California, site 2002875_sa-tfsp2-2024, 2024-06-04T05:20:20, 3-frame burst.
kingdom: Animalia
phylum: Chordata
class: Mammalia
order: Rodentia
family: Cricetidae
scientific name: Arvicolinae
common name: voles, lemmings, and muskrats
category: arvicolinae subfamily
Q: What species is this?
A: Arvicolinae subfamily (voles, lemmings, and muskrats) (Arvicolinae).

Task prompt: Retype the records in full. Keep every line identical to the original.

Written reply:
California, site 2002875_sa-tfsp2-2024, 2024-06-04T05:20:20, 3-frame burst.
kingdom: Animalia
phylum: Chordata
class: Mammalia
order: Rodentia
family: Cricetidae
scientific name: Arvicolinae
common name: voles, lemmings, and muskrats
category: arvicolinae subfamily
Q: What species is this?
A: Arvicolinae subfamily (voles, lemmings, and muskrats) (Arvicolinae).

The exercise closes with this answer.